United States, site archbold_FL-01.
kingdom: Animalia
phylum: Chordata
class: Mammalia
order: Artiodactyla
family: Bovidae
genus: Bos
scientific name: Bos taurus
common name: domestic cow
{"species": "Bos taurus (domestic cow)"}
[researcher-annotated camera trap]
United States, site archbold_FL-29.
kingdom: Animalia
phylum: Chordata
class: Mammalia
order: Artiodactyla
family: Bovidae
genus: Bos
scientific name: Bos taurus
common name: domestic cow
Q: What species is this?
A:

::::::::

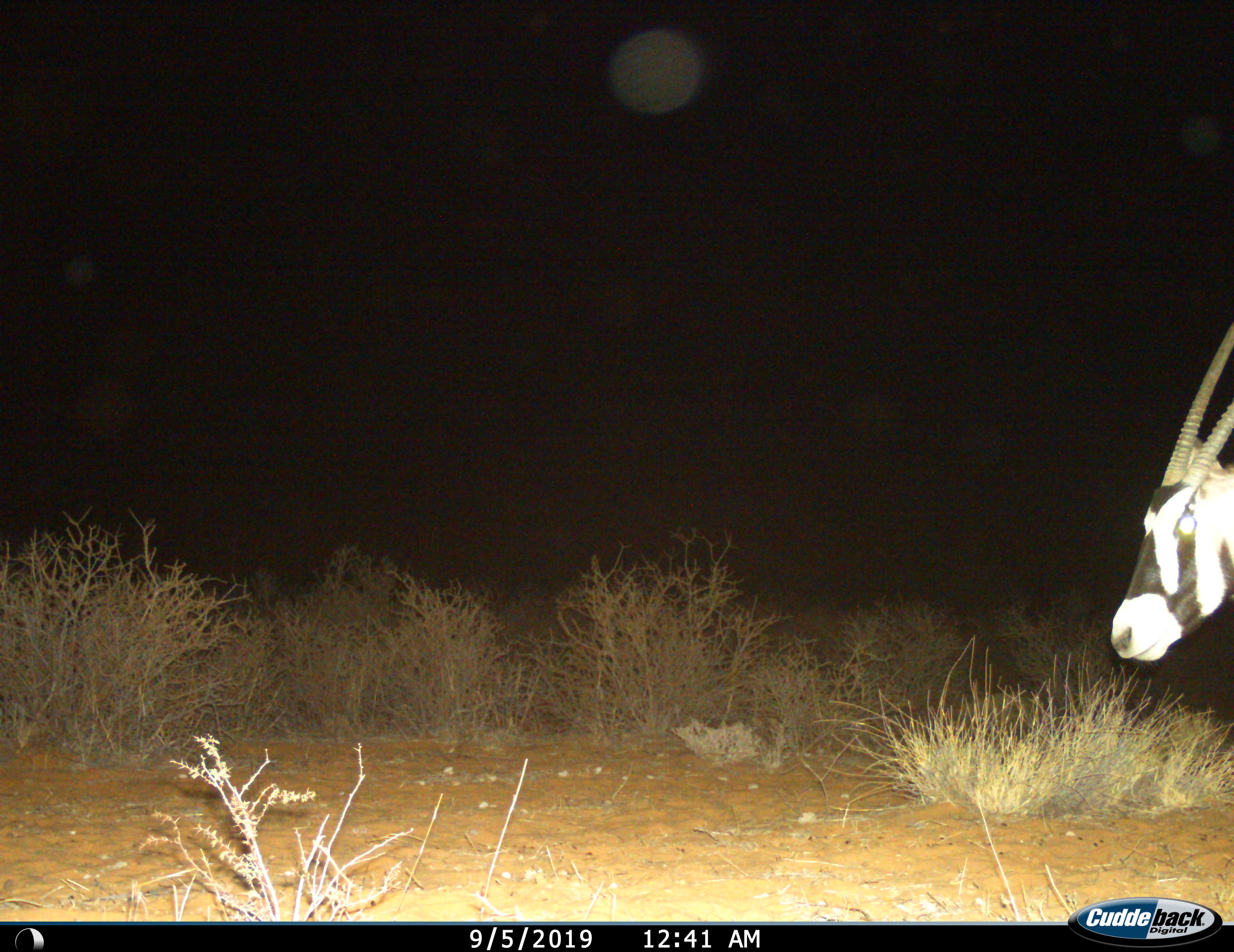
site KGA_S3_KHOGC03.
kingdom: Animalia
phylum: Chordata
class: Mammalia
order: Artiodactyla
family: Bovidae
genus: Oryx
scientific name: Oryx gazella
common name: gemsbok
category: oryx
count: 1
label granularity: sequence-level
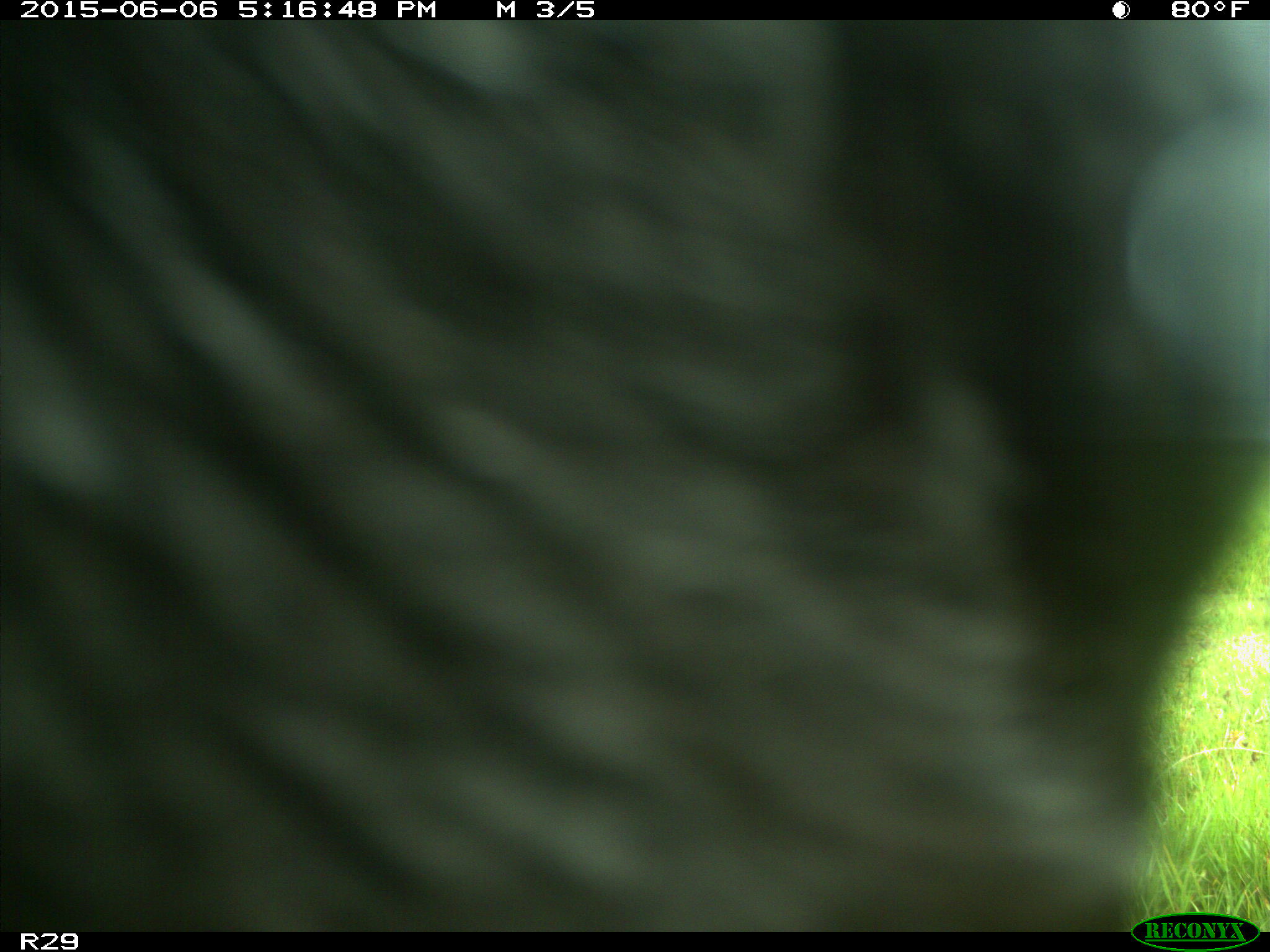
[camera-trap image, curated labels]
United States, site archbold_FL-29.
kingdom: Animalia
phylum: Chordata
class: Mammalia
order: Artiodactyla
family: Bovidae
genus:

::::::::

GOAL OF THE EXERCISE -
The response must contain each line above that holds the string "camera".

EXPECTED ANSWER -
[researcher-annotated camera trap]
[camera-trap image, curated labels]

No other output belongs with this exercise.